▸ **DIRECTIONS FOR THIS TASK**
Across the records that follow, how many lines contain the string "white"? Answer with the number only.
═════ ENTRIES SHOWN
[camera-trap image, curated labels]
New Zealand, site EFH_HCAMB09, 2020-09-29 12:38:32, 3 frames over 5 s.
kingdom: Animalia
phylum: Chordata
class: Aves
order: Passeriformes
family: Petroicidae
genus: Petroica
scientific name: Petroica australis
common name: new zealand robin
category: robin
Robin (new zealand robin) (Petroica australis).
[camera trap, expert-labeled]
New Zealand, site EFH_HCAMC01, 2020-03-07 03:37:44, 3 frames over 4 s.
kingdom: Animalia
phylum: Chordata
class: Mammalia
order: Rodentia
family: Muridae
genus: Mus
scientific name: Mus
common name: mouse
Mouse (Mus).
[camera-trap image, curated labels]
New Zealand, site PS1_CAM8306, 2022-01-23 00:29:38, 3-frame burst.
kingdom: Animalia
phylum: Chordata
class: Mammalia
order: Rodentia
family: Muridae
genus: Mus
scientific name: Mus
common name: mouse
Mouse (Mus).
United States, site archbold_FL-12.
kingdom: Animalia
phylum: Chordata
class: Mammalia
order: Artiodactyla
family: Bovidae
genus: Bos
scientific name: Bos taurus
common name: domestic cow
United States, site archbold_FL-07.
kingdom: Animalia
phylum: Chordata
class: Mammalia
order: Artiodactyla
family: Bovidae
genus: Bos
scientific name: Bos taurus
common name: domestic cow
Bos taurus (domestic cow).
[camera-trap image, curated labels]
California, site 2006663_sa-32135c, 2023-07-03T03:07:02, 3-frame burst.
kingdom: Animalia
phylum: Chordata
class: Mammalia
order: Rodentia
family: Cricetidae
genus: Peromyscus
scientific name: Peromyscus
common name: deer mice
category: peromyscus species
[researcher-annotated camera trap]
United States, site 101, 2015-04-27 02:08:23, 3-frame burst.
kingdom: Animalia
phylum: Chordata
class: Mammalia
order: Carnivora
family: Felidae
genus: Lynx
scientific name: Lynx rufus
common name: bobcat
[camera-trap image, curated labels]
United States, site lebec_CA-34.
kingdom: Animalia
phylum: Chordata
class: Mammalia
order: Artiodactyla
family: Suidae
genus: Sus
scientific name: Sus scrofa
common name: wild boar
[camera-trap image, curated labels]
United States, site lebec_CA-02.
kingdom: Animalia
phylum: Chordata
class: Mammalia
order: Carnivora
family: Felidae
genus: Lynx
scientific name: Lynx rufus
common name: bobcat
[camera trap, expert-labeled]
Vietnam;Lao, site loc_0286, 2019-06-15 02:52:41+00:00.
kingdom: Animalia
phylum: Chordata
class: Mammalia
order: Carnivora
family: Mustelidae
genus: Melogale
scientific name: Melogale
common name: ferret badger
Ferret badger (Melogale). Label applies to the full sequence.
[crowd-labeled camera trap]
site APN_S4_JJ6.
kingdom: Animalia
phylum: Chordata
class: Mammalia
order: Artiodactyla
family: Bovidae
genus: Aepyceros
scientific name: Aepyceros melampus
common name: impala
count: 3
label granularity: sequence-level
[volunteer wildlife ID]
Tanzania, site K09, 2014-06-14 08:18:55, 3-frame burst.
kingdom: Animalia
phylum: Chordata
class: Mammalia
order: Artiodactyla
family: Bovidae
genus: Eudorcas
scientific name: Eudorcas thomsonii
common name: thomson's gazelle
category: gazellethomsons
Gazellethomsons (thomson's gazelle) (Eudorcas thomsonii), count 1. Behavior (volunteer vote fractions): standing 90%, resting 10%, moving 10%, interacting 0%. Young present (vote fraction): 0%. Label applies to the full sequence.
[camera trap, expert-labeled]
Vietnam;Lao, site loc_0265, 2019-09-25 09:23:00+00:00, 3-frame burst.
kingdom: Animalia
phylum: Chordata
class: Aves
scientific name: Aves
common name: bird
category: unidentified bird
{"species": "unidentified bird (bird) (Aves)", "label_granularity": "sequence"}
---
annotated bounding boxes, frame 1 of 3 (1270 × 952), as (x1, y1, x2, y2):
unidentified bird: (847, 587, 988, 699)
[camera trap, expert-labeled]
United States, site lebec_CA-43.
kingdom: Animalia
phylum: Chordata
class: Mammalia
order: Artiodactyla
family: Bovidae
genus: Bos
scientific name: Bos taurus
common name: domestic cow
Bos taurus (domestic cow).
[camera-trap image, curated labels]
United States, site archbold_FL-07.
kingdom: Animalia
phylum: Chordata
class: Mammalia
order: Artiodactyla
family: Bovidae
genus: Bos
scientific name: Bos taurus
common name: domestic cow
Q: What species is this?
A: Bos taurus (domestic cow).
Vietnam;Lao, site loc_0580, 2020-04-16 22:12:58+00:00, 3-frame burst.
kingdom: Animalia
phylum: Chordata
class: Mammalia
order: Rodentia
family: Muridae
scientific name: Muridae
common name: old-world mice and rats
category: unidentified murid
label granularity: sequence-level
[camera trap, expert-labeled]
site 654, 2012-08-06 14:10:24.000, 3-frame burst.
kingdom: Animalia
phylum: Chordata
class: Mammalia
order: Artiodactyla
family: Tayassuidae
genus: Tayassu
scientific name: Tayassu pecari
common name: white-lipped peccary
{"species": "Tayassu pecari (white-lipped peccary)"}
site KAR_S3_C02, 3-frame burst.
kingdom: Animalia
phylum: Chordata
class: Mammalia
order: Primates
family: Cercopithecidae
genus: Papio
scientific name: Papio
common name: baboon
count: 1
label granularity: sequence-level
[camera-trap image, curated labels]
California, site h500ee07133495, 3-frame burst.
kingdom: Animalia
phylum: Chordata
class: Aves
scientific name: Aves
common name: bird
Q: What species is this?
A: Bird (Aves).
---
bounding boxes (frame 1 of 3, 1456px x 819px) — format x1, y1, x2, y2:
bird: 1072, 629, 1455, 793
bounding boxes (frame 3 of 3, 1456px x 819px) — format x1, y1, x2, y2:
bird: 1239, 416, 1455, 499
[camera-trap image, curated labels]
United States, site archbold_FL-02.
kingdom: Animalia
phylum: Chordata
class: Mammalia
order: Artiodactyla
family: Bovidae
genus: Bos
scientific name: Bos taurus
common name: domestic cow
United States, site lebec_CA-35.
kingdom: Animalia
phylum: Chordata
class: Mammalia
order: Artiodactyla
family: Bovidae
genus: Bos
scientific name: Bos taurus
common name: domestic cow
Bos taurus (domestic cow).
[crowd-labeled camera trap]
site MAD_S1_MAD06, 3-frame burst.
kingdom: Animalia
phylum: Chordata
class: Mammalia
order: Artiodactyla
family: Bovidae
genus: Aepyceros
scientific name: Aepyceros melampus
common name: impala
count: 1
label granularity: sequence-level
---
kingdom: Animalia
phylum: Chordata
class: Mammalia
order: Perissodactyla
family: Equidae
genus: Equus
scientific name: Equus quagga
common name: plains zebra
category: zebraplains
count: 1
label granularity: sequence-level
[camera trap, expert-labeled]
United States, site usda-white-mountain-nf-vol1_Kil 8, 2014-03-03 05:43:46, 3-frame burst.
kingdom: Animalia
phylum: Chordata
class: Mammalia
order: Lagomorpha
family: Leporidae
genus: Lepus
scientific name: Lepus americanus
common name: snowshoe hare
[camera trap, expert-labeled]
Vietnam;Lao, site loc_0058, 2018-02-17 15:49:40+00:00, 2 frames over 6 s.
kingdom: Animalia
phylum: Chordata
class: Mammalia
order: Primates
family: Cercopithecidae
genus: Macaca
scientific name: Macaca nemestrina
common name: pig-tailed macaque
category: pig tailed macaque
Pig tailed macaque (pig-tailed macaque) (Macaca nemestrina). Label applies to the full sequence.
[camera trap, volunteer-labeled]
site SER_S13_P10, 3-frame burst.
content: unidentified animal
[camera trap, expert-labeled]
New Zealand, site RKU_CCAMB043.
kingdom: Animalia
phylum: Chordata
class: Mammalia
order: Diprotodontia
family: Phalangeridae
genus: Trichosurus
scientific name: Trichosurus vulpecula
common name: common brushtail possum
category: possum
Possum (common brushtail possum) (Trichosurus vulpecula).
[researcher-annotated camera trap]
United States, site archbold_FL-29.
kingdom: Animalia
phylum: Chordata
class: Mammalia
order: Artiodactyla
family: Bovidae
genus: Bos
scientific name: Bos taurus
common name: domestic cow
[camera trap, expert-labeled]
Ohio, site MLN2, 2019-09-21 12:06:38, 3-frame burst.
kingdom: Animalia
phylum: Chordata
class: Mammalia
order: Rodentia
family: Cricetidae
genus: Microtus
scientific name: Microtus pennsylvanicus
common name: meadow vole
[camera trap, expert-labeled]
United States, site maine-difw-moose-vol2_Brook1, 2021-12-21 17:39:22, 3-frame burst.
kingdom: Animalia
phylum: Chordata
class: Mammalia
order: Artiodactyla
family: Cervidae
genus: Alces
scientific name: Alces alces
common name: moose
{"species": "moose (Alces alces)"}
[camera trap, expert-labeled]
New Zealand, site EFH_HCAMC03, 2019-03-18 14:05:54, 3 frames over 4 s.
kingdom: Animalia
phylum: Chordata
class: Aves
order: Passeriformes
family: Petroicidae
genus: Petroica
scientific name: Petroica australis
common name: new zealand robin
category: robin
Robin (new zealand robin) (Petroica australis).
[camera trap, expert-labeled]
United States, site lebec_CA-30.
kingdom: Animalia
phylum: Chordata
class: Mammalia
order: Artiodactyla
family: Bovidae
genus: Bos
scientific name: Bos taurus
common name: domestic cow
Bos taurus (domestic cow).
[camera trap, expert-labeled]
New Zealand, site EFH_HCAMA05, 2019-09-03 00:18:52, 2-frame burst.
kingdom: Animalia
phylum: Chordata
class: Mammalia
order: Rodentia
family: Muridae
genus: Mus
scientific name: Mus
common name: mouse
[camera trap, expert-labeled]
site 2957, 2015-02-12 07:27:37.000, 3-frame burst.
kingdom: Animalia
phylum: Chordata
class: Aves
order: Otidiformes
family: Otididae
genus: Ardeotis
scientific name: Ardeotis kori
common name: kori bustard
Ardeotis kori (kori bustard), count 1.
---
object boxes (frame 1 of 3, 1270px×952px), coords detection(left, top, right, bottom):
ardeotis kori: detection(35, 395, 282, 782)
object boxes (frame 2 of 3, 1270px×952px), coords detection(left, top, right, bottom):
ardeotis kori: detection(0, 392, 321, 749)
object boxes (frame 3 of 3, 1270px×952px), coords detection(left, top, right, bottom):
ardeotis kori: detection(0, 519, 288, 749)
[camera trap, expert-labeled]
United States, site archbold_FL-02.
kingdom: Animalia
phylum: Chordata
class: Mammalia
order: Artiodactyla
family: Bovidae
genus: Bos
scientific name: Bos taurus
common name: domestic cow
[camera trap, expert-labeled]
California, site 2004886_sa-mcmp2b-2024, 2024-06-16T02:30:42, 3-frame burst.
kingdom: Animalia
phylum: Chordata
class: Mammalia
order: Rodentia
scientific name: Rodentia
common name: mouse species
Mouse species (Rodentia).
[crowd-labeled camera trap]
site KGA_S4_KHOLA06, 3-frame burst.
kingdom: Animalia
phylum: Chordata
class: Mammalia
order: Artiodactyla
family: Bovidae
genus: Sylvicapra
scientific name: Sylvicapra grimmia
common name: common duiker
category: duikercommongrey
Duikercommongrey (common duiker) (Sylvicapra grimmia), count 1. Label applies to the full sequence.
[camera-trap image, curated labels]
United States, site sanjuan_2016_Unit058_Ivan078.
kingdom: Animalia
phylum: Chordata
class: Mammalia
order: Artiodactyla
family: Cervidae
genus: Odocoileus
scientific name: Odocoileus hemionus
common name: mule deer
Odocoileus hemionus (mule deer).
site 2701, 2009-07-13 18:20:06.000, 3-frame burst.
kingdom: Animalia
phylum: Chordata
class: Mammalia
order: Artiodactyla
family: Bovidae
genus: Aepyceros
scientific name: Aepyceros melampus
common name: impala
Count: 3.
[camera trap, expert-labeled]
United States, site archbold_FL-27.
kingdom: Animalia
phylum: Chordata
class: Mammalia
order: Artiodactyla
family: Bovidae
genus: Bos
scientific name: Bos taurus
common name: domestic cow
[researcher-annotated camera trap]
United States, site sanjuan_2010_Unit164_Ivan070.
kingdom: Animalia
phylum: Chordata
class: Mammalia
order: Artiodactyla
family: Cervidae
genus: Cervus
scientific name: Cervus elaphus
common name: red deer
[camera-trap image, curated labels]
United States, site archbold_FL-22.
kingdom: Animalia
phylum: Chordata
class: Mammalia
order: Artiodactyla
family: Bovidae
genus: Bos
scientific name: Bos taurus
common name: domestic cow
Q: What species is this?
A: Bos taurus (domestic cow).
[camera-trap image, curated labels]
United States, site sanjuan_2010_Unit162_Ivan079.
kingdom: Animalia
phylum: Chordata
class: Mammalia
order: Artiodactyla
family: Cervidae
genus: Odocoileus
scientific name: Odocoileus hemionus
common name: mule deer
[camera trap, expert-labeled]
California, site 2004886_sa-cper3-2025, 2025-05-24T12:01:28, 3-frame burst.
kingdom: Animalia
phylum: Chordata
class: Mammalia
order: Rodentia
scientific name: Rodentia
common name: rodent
══════════
▸ **FINAL ANSWER**
3